Legal Briefing: Execs at Faith-Based Integrity Bank Charged With Fraud

legal briefing
legal briefing

A daily look at legal news and the business of law...

Faith-Based Integrity Bank's Executives
Prosecuted for Fraud

One of the 228 banks that has failed since Jan. 1, 2008, is Integrity Bank, an institution apparently named by George Orwell. Two of the banks' executives and a hotel developer face conspiracy, bribery, bank fraud and securities fraud charges relating to $80 million in loans the executives gave the developer. Bloombergreports that some $20 million of the loans financed the developer's lavish lifestyle, including a $1.5 million purchase of an island in the Bahamas.

The executives allegedly received both direct payments from the developer and inside information that allowed them to profit greatly from the sale of stock in the developer's company.

The New York Times' report on the charges includes the extra detail that the bank was founded on "Christian principles" in 2000 -- it gave out free bibles, staff prayed together at meetings, and it donated 10% of annual profits to churches and faith-based charities. The bank's slogan was "In God We Trust." Maybe the charged bank executives were trusting in God to deliver get-out-of-jail-free cards.

The SEC Gives Moody's a New Reason to Be Blue

Moody's and all the other ratings agencies who want to be a "nationally recognized statistical ratings organization", a status that has investment significance, have to apply to the Securities and Exchange Commission for such designation. Moody's has just announced that the SEC is investigating whether part of Moody's 2007 application "was false and misleading" -- and may bring an administrative action against the company.

As The Wall Street Journal explains, one set of Moody's policies and procedures relating to rating certain types of securities was violated, leading to inflated ratings/delayed downgrades.

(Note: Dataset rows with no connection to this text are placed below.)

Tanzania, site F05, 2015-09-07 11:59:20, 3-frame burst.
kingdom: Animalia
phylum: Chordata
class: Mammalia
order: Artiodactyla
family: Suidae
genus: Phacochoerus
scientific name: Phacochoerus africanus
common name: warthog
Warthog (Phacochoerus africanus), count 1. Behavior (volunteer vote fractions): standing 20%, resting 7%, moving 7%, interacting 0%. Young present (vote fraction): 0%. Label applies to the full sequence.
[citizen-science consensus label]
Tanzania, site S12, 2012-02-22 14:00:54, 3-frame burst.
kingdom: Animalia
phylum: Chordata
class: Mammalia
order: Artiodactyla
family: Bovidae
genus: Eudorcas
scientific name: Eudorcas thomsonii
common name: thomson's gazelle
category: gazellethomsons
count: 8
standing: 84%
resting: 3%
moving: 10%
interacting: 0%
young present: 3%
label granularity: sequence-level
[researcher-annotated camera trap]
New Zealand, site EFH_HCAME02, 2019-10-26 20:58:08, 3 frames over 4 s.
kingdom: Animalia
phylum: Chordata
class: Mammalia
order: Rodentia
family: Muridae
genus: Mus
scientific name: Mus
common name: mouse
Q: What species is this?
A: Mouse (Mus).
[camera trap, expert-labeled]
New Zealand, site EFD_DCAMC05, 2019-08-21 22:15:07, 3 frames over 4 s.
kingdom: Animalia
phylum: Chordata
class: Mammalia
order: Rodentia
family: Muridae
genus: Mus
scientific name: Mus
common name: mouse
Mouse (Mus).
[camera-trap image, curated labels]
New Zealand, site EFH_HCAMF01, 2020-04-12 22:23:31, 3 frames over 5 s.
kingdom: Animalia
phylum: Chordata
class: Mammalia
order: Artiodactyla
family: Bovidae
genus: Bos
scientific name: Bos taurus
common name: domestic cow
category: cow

The securities ratings at issue are not related to mortgage-backed securities. However, given all the information that has come out about how mortgage securities were rated -- processes that have given rise to fraud charges -- I wonder if this is the only part of Moody's (or any other ratings agency's) application that gets close scrutiny.

And in the Business of Law...

The legal sector lost 1,100 jobs in April, the second straight month of four-digit losses, reports American Lawyer. Despite the grim news, lawyers should take heart: There's a lot of work, especially contracting work, coming down the pike, notes Above the Law. ATL flags as major legal employment drivers the United (UAUA)/Continental (CAL) airline merger; the Toyota (TM) lawsuits, the BP (BP) spill lawsuits; all things Goldman Sachs (GS) and Wall Street; Foreign Corrupt Practices Act defense; and then everything else that's normally happening.

Law firms' 2009 financial performance numbers look good until you notice that massive cost cutting, particularly large layoffs, accounts for increased profits. So it's refreshing to find a firm that had solid performance without such measures: Fox Rothschild. Am Law Daily reported Fox had an honestly good 2009 -- gross revenue was up 7%, and profits per equity partner were up 2.8%. Not big numbers, but Fox did it without laying off associates or cutting equity partners. In fact, the firm increased its number of equity partners. Nor does one massive contingency fee explain the rise. Fox apparently made its solid numbers the "old-fashioned way" -- earning them.